How will the global downturn impact your portfolio?
Investors should consider the interconnections between markets.
With the coronavirus pandemic ravaging the global economy, investors are examining their portfolios for vulnerabilities and considering opportunities. Linkages between markets are important to consider.
For the second year running, we applied Morningstar's Revenue Exposure by Region data to our family of country indexes, which span 48 developed and emerging equity markets.
The aim is to reflect geographic exposure, based not on where companies are located but where they do business.
An interconnected world
According to the map below, thirty-one of Morningstar's 48 country indexes source more than one third of their revenues from outside their home markets, using estimated data from corporate filings. That includes the United States and Japan, both of which saw an increase in foreign-sourced revenue compared with last year's study.
Look at the global players that dominate the Morningstar US Market Index--Microsoft (MSFT), Apple (AAPL), and Google parent Alphabet (GOOG)--and the two largest companies in Japan's market, Toyota and Sony, and it's clear why.
Morningstar estimates that the U.S. is Australia’s largest source of foreign revenue (12 per cent), followed by China (10 per cent), the eurozone (5 per cent), and New Zealand (4 per cent).
China, by contrast, is a domestically focused market. Exports may represent a significant share of its economy, but China's equity market, dominated by companies like Alibaba and Tencent, is inward-looking.
China is typical of emerging markets with large populations. Pakistan, Indonesia, the Philippines, Turkey, and Brazil are also quite self-contained. India is an exception; its market has a large slug of global technology players.

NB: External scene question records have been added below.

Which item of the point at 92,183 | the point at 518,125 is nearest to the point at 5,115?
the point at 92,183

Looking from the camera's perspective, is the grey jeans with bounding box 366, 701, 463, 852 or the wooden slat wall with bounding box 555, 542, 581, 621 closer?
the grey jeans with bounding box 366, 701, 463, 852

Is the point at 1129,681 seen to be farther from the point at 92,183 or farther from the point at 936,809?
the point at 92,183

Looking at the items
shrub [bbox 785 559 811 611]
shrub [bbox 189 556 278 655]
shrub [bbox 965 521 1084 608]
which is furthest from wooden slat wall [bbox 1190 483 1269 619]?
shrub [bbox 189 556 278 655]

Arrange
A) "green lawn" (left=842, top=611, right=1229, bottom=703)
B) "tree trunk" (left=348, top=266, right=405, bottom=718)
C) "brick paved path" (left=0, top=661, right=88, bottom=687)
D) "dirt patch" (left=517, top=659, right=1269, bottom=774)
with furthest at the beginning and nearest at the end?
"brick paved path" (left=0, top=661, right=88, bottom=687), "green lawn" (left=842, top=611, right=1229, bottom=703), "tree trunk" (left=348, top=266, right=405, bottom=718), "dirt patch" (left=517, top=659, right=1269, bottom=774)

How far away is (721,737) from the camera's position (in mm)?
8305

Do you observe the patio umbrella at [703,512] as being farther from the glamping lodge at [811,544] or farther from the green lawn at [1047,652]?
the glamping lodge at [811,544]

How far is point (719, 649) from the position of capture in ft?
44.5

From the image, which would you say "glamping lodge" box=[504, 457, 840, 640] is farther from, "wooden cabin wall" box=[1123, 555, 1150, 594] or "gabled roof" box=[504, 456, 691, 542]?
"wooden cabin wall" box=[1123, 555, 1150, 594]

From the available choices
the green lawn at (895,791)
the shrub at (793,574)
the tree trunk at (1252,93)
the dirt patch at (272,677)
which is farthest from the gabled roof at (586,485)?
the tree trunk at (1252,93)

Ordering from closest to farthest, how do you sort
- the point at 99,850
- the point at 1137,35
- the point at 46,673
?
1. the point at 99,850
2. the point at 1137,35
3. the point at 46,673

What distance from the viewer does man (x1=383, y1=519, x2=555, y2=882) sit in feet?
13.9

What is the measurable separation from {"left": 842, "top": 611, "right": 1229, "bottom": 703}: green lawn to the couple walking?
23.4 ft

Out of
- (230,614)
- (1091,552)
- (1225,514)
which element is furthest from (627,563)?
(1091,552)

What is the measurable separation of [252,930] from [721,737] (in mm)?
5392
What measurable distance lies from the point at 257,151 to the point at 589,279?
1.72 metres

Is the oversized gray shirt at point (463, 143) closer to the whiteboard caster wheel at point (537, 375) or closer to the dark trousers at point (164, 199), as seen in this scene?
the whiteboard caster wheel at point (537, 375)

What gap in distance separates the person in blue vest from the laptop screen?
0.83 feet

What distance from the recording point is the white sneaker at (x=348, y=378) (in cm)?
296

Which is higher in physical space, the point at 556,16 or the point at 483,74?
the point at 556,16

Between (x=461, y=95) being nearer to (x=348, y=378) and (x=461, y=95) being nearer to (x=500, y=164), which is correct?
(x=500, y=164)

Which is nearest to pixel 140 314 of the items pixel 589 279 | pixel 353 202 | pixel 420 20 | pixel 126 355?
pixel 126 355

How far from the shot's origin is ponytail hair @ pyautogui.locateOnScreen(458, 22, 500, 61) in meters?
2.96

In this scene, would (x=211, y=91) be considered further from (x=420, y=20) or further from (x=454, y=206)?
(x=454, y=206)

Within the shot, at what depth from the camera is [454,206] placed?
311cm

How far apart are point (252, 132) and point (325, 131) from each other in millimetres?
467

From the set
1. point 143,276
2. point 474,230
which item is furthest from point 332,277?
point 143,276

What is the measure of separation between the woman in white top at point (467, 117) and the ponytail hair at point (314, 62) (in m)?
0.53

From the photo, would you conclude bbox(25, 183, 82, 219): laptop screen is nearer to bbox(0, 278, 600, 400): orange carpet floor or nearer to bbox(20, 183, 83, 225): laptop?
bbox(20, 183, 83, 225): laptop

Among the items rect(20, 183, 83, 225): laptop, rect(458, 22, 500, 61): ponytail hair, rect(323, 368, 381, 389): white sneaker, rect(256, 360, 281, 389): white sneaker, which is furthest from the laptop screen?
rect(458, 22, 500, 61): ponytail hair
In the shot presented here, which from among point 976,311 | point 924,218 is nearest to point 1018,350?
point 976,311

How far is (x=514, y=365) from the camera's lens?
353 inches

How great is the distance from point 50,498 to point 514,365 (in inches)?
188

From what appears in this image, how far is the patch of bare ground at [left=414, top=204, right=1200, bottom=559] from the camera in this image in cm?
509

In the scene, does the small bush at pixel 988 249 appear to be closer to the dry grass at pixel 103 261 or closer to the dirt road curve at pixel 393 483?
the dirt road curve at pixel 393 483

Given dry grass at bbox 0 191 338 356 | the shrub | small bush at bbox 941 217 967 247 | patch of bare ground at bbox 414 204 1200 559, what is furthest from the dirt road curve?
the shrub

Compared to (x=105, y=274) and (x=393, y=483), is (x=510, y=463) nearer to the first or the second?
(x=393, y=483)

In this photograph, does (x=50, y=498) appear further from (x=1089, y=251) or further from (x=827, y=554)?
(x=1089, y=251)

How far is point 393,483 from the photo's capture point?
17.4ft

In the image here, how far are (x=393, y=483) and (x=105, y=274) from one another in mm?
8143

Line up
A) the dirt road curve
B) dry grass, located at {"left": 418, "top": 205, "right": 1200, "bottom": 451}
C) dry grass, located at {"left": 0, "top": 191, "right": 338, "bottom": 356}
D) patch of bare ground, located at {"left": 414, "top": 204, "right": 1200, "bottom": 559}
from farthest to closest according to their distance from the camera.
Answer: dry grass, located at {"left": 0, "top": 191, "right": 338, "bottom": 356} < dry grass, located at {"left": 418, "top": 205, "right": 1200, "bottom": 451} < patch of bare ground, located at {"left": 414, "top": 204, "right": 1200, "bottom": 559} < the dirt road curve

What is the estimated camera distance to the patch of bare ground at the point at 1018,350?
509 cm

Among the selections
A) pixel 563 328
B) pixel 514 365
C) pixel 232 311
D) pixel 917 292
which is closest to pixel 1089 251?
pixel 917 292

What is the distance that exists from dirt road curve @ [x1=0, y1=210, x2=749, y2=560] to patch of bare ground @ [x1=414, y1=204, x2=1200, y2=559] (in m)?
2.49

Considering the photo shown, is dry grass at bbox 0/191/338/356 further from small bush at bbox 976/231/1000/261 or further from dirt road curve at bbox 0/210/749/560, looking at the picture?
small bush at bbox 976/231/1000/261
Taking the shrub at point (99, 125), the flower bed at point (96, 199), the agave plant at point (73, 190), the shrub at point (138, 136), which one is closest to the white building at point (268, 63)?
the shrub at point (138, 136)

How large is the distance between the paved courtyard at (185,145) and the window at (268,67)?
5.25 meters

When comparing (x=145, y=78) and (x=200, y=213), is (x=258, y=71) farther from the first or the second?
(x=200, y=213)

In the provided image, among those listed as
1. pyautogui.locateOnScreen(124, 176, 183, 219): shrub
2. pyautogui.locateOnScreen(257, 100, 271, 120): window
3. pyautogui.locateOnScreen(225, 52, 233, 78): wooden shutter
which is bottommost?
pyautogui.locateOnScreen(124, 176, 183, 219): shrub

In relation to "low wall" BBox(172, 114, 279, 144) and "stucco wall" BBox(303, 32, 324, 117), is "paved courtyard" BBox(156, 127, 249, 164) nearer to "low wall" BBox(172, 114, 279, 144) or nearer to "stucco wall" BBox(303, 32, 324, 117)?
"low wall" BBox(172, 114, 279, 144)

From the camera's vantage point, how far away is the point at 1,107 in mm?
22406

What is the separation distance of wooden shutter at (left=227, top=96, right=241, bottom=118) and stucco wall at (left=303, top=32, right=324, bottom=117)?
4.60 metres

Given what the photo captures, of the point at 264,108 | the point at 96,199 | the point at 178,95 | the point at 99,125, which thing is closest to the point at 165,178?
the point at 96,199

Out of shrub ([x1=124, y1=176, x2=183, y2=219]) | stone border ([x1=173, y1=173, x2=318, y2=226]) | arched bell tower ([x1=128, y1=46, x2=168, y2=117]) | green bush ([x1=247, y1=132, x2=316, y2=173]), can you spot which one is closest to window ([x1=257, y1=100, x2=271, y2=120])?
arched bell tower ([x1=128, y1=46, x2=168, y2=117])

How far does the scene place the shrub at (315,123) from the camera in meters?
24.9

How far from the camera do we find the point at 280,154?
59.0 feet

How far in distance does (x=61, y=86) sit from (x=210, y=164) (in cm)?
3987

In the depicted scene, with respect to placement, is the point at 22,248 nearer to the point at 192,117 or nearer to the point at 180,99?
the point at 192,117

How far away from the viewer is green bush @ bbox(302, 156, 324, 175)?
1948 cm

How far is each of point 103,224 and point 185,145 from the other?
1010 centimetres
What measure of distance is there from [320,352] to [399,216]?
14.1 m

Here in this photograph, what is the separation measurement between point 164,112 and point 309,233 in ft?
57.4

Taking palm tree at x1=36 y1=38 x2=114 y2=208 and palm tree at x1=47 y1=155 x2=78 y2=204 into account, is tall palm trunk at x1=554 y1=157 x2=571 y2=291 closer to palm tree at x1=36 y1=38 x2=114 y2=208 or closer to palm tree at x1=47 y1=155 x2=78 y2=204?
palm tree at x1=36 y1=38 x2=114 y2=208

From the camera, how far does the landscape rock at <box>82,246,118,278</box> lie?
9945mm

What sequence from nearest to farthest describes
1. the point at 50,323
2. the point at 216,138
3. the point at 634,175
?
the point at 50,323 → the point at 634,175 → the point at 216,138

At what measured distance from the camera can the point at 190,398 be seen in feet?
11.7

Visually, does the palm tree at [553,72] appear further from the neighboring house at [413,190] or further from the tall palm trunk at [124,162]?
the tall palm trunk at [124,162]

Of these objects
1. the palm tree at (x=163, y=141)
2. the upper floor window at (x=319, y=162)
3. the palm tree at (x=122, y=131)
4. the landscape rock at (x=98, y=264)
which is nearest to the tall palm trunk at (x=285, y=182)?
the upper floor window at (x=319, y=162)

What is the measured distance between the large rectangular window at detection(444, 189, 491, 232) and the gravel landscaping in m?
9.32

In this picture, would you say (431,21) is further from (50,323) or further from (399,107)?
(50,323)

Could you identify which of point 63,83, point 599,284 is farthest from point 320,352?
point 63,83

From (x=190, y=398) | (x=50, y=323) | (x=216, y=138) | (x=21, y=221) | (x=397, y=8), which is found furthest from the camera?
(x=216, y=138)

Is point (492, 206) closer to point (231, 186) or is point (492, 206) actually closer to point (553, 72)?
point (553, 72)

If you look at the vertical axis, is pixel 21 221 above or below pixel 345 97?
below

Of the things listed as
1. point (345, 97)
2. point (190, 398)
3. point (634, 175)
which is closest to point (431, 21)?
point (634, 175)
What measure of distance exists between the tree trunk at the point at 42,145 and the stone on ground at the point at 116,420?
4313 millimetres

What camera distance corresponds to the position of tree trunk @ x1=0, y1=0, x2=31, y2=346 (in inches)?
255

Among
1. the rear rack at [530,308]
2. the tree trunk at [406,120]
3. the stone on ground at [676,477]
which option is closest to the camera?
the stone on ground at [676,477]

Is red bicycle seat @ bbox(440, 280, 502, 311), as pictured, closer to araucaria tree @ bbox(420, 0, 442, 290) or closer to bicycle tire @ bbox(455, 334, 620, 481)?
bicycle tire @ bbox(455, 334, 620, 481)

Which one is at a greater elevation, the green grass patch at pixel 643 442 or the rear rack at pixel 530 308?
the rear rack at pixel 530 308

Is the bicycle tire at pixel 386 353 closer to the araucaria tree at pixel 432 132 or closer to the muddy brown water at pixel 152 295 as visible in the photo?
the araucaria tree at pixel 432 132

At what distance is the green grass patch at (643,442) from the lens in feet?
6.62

Meanwhile, countries like Germany, South Korea, Taiwan, and Singapore may have responded well to the global pandemic, but their markets are highly exposed to the global economy.
European markets are by far the most global. Ireland, the Netherlands, and Switzerland top the list of the most outwardly oriented. Other markets with significant revenue sourced abroad include Canada, South Africa, and Australia.
With 47 per cent of revenue sourced abroad, the Australian market is more global than Japan, the U.S. and China, but not as outward-looking at Canada, Korea, or the highly integrated European markets.
Hidden exposures
The U.S. is critical to the revenues of markets around the world. Ireland is most exposed to the U.S. economy at roughly 35 per cent of revenue. Canada, Switzerland, Denmark, Taiwan, the United Kingdom, the Netherlands, Israel, and Germany all derive 20 per cent or more of their revenue from the U.S. Mexico's market, surprisingly, is more closely linked to Latin America than to the U.S.
China is a key source of revenue for many markets, especially Singapore, Taiwan, South Korea, and Hong Kong. The U.K. is the non-Asian market most dependent on revenue from emerging Asia, thanks to index constituents like HSBC. Switzerland is heavily dependent on China, driven by companies like Nestle and Roche, and so is France, with Sanofi, LVHM, Total, and L'Oreal. The U.S. has an estimated 7.3 per cent revenue exposure to China, far higher than the other way around.
It's no surprise that eurozone countries are interdependent. But investors should also note that European markets outside the eurozone--in Scandinavia and Switzerland--are heavily exposed to the region. The U.K. sources just 12 per cent of revenue from the eurozone. It is tied more closely to Asia and the U.S. than it is to Europe, diminishing the impact of Brexit for investors. South Africa is the non-European country with the most eurozone exposure; that's thanks to top index constituent Naspers, a global Internet player.
Other interlinkages abound. The Spanish market derives nearly one fifth of its revenues from Latin America. New Zealand is dependent on Australia for 15 per cent of its market's revenue, while Portugal relies on Poland to roughly the same degree. Ireland generates 18 per cent of revenue from the U.K.
Clearly, national equity markets are not as national as many investors assume. This will influence how a global economic downturn impacts different markets.